### Written exercise
Nothing in the records may be left out or altered; reproduce them all exactly.

### Supplied entries
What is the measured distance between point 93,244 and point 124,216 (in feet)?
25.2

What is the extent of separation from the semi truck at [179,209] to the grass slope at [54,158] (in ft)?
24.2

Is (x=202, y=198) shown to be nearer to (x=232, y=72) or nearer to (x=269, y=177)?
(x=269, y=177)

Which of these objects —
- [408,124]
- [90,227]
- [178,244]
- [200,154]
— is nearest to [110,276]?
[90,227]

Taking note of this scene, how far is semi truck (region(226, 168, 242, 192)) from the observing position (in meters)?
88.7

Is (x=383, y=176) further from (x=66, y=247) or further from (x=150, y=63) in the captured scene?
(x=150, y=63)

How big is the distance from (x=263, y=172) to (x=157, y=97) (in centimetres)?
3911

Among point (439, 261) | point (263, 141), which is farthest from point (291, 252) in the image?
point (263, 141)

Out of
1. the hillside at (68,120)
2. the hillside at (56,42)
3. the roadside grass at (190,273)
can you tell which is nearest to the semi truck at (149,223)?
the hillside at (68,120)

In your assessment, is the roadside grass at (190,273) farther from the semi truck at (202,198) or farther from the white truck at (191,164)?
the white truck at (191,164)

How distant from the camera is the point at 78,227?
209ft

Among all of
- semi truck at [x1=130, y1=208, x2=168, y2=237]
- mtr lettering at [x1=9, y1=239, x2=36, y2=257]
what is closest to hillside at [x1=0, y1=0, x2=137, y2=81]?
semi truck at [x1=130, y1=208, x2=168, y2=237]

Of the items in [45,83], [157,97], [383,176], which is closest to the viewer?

### Finished task
What is the measured distance between point 93,244 and point 124,216 (in feet)?
25.2

What is the extent of separation from the semi truck at [179,209] to the grass slope at [54,158] (in ft)?
24.2

Is (x=202, y=198) shown to be nearer to (x=232, y=72) or nearer to (x=269, y=177)?
(x=269, y=177)

Which of these objects —
- [408,124]
- [90,227]
- [178,244]
- [200,154]
— is nearest to [110,276]?
[90,227]

Taking note of this scene, how far is semi truck (region(226, 168, 242, 192)) from the observing position (in meters)?
88.7

Is (x=383, y=176) further from (x=66, y=247) or further from (x=150, y=63) in the captured scene?
(x=150, y=63)

How big is the distance from (x=263, y=172) to (x=157, y=97) (in centimetres)?
3911

Among point (439, 261) | point (263, 141), which is farthest from point (291, 252) in the image?
point (263, 141)

Out of
1. the hillside at (68,120)
2. the hillside at (56,42)
3. the roadside grass at (190,273)
can you tell which is nearest to the semi truck at (149,223)?
the hillside at (68,120)

In your assessment, is the roadside grass at (190,273) farther from the semi truck at (202,198) or farther from the white truck at (191,164)?
the white truck at (191,164)

How distant from the camera is the point at 78,227?
209ft

Among all of
- semi truck at [x1=130, y1=208, x2=168, y2=237]
- mtr lettering at [x1=9, y1=239, x2=36, y2=257]
what is closest to hillside at [x1=0, y1=0, x2=137, y2=81]?
semi truck at [x1=130, y1=208, x2=168, y2=237]

Of the items in [45,83], [157,97], [383,176], which is closest to the viewer?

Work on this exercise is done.